Exercise goal:
Can you copy out the whole listing below line for line, without changing a single character?
□ □ □ □ □ □ □
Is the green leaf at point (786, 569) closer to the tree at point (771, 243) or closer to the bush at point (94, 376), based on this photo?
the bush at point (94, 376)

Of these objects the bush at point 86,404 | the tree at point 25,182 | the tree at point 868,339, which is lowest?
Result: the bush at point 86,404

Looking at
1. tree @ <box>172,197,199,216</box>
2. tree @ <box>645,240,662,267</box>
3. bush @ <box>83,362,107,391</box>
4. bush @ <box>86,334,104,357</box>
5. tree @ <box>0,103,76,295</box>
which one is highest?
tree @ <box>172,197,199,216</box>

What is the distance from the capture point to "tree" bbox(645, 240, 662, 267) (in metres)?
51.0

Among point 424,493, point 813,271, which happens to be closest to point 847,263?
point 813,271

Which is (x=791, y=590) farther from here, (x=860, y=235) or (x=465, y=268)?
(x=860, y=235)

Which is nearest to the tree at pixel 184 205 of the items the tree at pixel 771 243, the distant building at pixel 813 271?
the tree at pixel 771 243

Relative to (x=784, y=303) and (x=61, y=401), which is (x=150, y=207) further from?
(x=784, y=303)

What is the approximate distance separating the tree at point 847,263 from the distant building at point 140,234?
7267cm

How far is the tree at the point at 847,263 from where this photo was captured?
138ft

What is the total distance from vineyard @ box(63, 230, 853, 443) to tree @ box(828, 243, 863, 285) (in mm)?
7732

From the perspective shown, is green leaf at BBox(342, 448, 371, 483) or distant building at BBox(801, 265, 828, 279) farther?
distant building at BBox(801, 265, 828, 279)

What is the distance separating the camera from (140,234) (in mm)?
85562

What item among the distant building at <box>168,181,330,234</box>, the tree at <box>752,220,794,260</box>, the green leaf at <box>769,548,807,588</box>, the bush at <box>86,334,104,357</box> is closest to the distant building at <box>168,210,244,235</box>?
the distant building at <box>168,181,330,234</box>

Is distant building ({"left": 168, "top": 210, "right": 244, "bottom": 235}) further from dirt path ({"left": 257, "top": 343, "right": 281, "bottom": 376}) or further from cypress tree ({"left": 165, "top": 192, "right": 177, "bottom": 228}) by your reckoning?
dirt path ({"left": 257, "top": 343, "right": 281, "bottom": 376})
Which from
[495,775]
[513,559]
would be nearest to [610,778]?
□ □ □ □ □ □ □
Response to the task:
Is the green leaf at point (786, 569) closer to the tree at point (771, 243) or closer to the bush at point (94, 376), based on this photo?
the bush at point (94, 376)

Of these objects the bush at point 86,404 | the tree at point 25,182 | the tree at point 868,339, which is lowest?
Result: the bush at point 86,404

Looking at
1. tree @ <box>172,197,199,216</box>
2. tree @ <box>645,240,662,267</box>
3. bush @ <box>83,362,107,391</box>
4. bush @ <box>86,334,104,357</box>
5. tree @ <box>0,103,76,295</box>
which one is highest?
tree @ <box>172,197,199,216</box>

What is the distance from the capture point to "tree" bbox(645, 240, 662, 267) (in metres)?
51.0

Among point 424,493, point 813,271, which happens to be closest to point 847,263?
point 813,271

Which is (x=791, y=590) farther from here, (x=860, y=235) or (x=465, y=268)?
(x=860, y=235)

Which is nearest to the tree at pixel 184 205 of the items the tree at pixel 771 243, the distant building at pixel 813 271?
the tree at pixel 771 243

Relative to (x=784, y=303) and (x=61, y=401), which is (x=150, y=207) further from?
(x=784, y=303)

What is the approximate distance separating the tree at point 847,263 from the distant building at point 140,234?
7267cm

How far is the tree at the point at 847,263 from where this photo was captured?
138ft

What is the total distance from vineyard @ box(63, 230, 853, 443) to tree @ box(828, 243, 863, 285) (in mm)?
7732

From the perspective shown, is green leaf at BBox(342, 448, 371, 483) or distant building at BBox(801, 265, 828, 279) farther?
distant building at BBox(801, 265, 828, 279)

What is the distance separating the camera from (140,234) (in mm)?
85562

What item among the distant building at <box>168,181,330,234</box>, the tree at <box>752,220,794,260</box>, the green leaf at <box>769,548,807,588</box>, the bush at <box>86,334,104,357</box> is closest to the distant building at <box>168,210,244,235</box>?
the distant building at <box>168,181,330,234</box>

Is distant building ({"left": 168, "top": 210, "right": 244, "bottom": 235}) further from dirt path ({"left": 257, "top": 343, "right": 281, "bottom": 376}) or further from cypress tree ({"left": 165, "top": 192, "right": 177, "bottom": 228}) by your reckoning?
dirt path ({"left": 257, "top": 343, "right": 281, "bottom": 376})
Which from
[495,775]
[513,559]
would be nearest to [610,778]?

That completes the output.